Virgin Mobile's Steven Day confirms that, "Number Portability does work, whether it is voice or text-based networks. Therefore, the restriction of text being sent from Orange to Orange, or Orange to Virgin Mobile, is no longer an issue."

Even though NP is proving popular, it still suffers from a 28-day delay from first request to a number being ported to a new network. OFTEL is currently trying to shorten this time lag, with a target time of between seven and 10 days, with trials starting in August. At present, one obstacle to speeding up number changes is the dynamics, with the postal service slowing the whole process down - currently documents need to be signed and returned. Using the Internet - and possibly digital signature technology - will greatly shorten the transition time.

The efficiencies that NP offers, coupled with increased levels of competition, will provide certain advantages for business users. For example, subscribers will be able to pay for wireless services before they are used, and private networks can be set up on a service provider's network, giving such advantages such as four-digit dialling within a defined group. Moreover, users will be able to use flexible alerting - subscribers can have their messages ring on a number of different phones simultaneously, completing the call to the first phone answered. In the future, buying telephone numbers may become similar to buying IP addresses, or even domain names for hosting web services.

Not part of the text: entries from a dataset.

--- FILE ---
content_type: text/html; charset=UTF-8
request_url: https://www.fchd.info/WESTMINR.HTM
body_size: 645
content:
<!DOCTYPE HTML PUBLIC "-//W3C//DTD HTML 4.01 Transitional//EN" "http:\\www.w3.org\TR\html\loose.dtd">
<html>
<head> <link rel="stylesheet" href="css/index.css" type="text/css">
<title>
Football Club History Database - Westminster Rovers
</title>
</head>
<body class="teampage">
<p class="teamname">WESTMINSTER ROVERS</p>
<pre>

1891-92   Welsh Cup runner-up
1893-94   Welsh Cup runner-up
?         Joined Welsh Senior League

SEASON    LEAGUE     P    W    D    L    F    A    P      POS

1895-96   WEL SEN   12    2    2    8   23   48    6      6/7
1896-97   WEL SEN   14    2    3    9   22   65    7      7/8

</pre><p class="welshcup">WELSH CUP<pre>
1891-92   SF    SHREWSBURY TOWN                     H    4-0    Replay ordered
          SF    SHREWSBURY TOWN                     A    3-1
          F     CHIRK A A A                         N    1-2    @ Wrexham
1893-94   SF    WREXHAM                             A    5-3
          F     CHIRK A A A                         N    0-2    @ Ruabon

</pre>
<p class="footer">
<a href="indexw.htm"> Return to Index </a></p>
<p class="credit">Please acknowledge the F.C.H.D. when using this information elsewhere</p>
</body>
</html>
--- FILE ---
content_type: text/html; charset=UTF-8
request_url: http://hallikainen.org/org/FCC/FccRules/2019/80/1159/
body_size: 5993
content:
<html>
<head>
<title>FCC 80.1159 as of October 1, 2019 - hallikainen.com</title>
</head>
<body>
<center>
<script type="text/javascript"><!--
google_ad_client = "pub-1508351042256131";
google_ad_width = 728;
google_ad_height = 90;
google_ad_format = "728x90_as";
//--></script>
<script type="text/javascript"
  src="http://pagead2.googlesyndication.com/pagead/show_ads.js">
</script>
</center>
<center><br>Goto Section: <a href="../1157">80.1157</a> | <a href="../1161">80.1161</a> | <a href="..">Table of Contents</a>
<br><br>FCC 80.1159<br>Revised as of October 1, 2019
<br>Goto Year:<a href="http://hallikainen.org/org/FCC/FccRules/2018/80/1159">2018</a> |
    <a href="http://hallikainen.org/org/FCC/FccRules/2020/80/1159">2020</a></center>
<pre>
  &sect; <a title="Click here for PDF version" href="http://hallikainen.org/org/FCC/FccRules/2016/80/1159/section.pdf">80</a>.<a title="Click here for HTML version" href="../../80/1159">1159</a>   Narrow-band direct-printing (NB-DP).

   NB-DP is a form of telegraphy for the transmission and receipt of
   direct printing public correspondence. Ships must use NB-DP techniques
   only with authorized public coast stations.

Number Portability is sweeping through the mobile market and is liberating customers from their ties to individual mobile service operators. This is stimulating competition and producing a greater churn rate, a situation which has seen the likes of Virgin Mobile, with its innovative pricing scheme, gain 300,000 customers within its short life. The competition that NP is creating, and should continue to create, will no doubt lead to lower mobile phone charges and improved services as providers fight for subscribers.